Graveslab, Dungarvan, Co. Kilkenny
Co. Kilkenny |
Tombs & Memorials
Scattered across a graveyard in the Kilkenny townland of Dungarvan are a group of medieval stone slabs that carry no names, no dates, and no epitaphs.
What they do carry are incised crosses and, on some, carved human heads in relief, faces pressed into the stone above graves whose occupants have left no other trace.

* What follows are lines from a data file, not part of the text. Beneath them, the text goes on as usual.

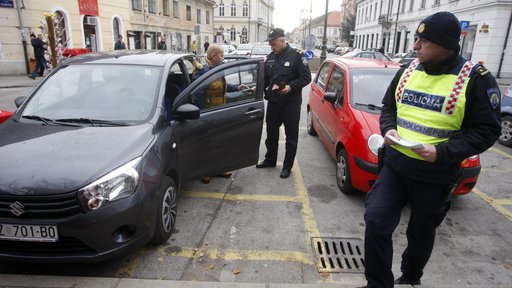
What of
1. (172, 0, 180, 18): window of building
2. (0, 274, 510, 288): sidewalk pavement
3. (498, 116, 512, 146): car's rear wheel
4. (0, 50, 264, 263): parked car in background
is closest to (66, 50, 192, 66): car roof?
(0, 50, 264, 263): parked car in background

The slabs sit roughly ten to fifteen metres south-west of the porch of a ruined Church of Ireland church, itself built on the site of a medieval foundation. Writing in 1905, the historian William Carrigan counted about half a dozen of them, describing coffin-shaped stones, all uninscribed, all bearing incised crosses, with several showing those carved heads. Coffin-shaped grave slabs of this kind were common across medieval Ireland and Britain, typically cut to taper from the shoulder end toward the foot, and were used from roughly the twelfth century onward. The incised cross was the most standard form of decoration, a mark of Christian burial that needed no further explanation. The relief heads are the more unusual detail, a motif that occasionally appears on medieval Irish grave monuments but is far from routine, and whose precise significance, devotional, commemorative, or apotropaic, remains a matter of interpretation.